O navio tinha recursos de segurança avançados para a época e era conhecido como “inafundável”.
Tomasina nos mostra alguns rebites do navio, pinos de metal que prendiam grossas placas de aço. Deve haver mais de três milhões deles.
“Quando o Titanic afundou, havia a hipótese de que talvez tivesse materiais de qualidade inferior e isso teria feito com que afundasse mais rápido”, explica Tomasina.
Alguns desses rebites foram testados para verificar se continham impurezas.
“Havia neles grandes concentrações de escória, que é um material semelhante ao vidro, o que os torna talvez um pouco mais quebradiços no frio”, diz ela.
“Se esses rebites fossem frágeis e uma das cabeças do rebite se soltasse com mais facilidade, isso poderia ter permitido que a costura se abrisse onde o iceberg bateu e se tornasse [a ruptura] maior do que seria de outra forma.”
Tomasina diz que ainda há muito que aprender sobre como exatamente o navio afundou.
“Podemos ajudar a investigar as hipóteses e então contribuir para a ciência. A história por trás de tudo isso é algo que estamos muito felizes em trazer.”
A divisão de classes
A vida a bordo era diferente para as diferentes classes sociais, até mesmo nos copos e pratos em que bebiam e comiam.
Uma caneca branca de terceira classe é simples e resistente, com o logotipo vermelho da White Star. Um prato de segunda classe tem uma linda decoração floral azul e parece um pouco mais fino.
Um prato de primeira classe é feito de porcelana mais delicada. Tem acabamento dourado, e sob a luz é possível ver o desenho de uma guirlanda.
Os passageiros ricos da primeira classe recebiam itens de prata para as refeições – mas na terceira classe a história era diferente.
“Os passageiros da terceira classe provavelmente teriam manuseado a porcelana sozinhos [em vez de funcionários]. Definitivamente foi feito para ser muito mais resistente e manuseado de maneira mais grosseira do que outras porcelanas”, explica Tomasina.
A RMS Titanic Inc é a única empresa legalmente autorizada a recuperar itens do local do naufrágio – esse direito foi concedido por um tribunal dos EUA em 1994.
Mas ela tem que fazer isso sob condições estritas: os itens devem permanecer sempre juntos, para que não possam ser vendidos separadamente e devem ser mantidos adequadamente.
Até agora, todos os artefatos foram coletados na área dos destroços.
Mas recentemente, a empresa gerou polêmica ao declarar seu desejo de recuperar um objeto de dentro do próprio navio: o equipamento de rádio Marconi que transmitiu os pedidos de socorro do Titanic na noite do naufrágio.
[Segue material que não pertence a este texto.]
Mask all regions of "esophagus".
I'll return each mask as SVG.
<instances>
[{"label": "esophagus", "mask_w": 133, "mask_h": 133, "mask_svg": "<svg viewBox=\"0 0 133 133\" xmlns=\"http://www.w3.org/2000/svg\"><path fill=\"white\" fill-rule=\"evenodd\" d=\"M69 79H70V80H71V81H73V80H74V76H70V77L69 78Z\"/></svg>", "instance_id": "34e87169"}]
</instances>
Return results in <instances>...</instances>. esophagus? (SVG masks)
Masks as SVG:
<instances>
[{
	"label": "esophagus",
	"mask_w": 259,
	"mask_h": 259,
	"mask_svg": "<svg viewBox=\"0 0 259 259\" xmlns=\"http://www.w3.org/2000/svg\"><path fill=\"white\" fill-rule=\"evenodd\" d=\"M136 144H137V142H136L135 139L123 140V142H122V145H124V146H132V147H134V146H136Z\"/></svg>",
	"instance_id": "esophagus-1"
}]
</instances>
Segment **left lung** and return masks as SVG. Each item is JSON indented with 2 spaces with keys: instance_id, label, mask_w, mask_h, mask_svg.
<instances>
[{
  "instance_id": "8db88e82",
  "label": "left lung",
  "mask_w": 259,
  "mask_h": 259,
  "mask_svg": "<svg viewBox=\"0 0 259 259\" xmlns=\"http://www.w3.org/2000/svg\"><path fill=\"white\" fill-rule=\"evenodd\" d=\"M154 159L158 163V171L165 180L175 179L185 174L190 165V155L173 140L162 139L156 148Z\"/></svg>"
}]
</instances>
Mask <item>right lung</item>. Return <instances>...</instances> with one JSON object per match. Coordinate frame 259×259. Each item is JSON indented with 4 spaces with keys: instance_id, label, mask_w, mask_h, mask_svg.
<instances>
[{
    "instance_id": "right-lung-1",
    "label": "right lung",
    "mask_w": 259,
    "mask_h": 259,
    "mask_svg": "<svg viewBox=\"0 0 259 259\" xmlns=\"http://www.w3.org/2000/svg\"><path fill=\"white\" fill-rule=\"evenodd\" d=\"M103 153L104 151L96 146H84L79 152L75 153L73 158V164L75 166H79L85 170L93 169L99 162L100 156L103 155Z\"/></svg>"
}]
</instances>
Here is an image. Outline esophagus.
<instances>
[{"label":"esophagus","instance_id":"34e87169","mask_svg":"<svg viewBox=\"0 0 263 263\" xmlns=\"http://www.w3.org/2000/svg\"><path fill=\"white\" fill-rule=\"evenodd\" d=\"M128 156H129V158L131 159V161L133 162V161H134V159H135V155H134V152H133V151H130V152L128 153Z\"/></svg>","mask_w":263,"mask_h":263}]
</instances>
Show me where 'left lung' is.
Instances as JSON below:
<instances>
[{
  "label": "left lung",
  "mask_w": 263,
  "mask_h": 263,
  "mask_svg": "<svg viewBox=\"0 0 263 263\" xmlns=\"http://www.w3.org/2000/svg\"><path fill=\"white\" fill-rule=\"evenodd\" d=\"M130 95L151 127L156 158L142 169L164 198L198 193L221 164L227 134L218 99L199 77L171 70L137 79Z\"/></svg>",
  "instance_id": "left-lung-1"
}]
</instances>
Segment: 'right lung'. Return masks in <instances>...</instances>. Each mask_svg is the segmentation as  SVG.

Alguns acreditam que os destroços são uma tumba e, portanto, devem ser deixados em paz.
“O Titanic é algo que queremos respeitar”, responde Tomasina.
“Queremos ter certeza de que estamos preservando a memória, porque nem todos podem ir ao Titanic. Queremos poder levar isso ao público.”
Pode ser necessário mais espaço neste depósito secreto.
A última expedição da empresa ao local envolveu a captura de imagens 3D detalhadas dos destroços.
Além de pesquisar o estado atual da sala onde estava o rádio Marconi, a equipe também identificou objetos no campo de destroços que gostariam de recuperar em mergulhos futuros.